■ **Your task**
Output the material's lines as a JSON list of strings, one string for each line, skipping blank lines.

■ **Records for this task**
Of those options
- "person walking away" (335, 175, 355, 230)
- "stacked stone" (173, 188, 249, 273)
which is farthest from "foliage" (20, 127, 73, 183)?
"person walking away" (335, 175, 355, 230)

■ **Exercise result**
[
  "Of those options",
  "- \"person walking away\" (335, 175, 355, 230)",
  "- \"stacked stone\" (173, 188, 249, 273)",
  "which is farthest from \"foliage\" (20, 127, 73, 183)?",
  "\"person walking away\" (335, 175, 355, 230)"
]